İnsan nasıl maçlarla karşılaşacaını bilemiyor. Futbolun güzelliği de burada. Bazen çok iyi iki takım fare doğururken, bazen beklenmedik maçlar heyecan kasırgasına neden oluyor. Kendime kızgınlığım bundan. Real Madrid - Las Palmas maçı; iyi olması beklenenlerden biriydi ve beklenen de oldu. Real Madrid zaten Real Madrid'di, Las Palmas da bu sezon aldığı sonuçlarla zorluk çıkarmaya müsait bir takımdır. Kendi sahasında Real ile berabere kalmış, deplasmanda Atletico'yu yenmişti. Daha da ilginci Osasuna ve Celta Vigo maçlarında geriden gelip puan çıkarmıştı. Maçın iyi olma ihtimali çok yüksekti.

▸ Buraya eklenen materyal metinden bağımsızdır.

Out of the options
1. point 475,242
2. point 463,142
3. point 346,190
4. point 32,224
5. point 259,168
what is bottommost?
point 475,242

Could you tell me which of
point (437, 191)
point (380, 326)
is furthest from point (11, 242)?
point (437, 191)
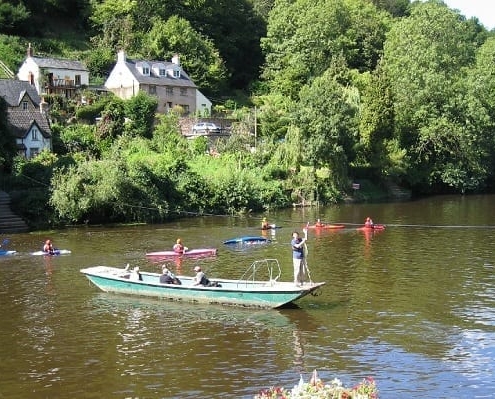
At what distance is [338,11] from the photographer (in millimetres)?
104688

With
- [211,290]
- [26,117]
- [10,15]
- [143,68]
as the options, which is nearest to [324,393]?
[211,290]

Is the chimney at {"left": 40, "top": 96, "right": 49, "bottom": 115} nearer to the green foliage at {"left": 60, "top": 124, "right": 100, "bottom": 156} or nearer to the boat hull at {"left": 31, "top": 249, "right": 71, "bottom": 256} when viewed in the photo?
the green foliage at {"left": 60, "top": 124, "right": 100, "bottom": 156}

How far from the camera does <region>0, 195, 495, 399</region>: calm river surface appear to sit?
66.6ft

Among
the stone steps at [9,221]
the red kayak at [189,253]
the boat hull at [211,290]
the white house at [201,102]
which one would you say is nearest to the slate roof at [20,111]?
the stone steps at [9,221]

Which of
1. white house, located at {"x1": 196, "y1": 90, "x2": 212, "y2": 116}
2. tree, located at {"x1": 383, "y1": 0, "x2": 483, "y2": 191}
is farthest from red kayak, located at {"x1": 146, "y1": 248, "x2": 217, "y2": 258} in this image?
white house, located at {"x1": 196, "y1": 90, "x2": 212, "y2": 116}

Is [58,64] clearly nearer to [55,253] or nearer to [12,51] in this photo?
[12,51]

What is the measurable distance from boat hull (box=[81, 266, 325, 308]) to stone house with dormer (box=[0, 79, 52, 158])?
37752 mm

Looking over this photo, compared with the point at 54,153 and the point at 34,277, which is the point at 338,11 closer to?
the point at 54,153

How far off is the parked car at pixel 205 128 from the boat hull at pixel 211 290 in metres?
47.0

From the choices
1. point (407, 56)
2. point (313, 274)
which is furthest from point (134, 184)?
point (407, 56)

Belki burada bile defalarca yazmışımdır. Dünyada canlı olarak en çok izlemek istediğim maç; Real Madrid'in iç sahada son dakikalara geride girdiği maçlardır. Las Palmas maçı tam benim istediğim gibi ilerlemiş. Üstelik Real Madrid 10 kişi kalmıştı. Son yarım saatte 3-1 geride girdi Real. 4-1 de olabilirdi. Maç belki de orada döndü. Ramos'un topu direkten döndükten sonra Real Madrid adeta kamp kurmuş yarı sahada. İnanılmaz baskı özetlerden bile belli oluyor. Daha da heyecan yaratan ve benim o Bernabeu isteğime neden olan o muazzam tribün baskısı da devreye girdi. Avrupa'nın üst düzey takımlarında daha baskılı bir atmosfer yaratan tribün yoktur sanırım. 85'e kadar 3-1 giden maç 88'de 3-3 oldu. Real Madrid öne de geçebilirdi. Kimse da şaşırmazdı. Golü de Ramos atardı hatta. Ama olmadı. 10 kişiyle 3-3 de iyidir.
Bülent Timurlenk maçtan sonra Twitter'da "Real Madrid geri dönmek için kurulmuş bir takımıdır" yazmış. Haklı. Doğru tanım. Bir de La Liga'da sezonun maçı demiş. O da doğru olabilir. Ama inşallah doğru çıkmaz. Daha iyileri olur da, onlara denk gelebililelim.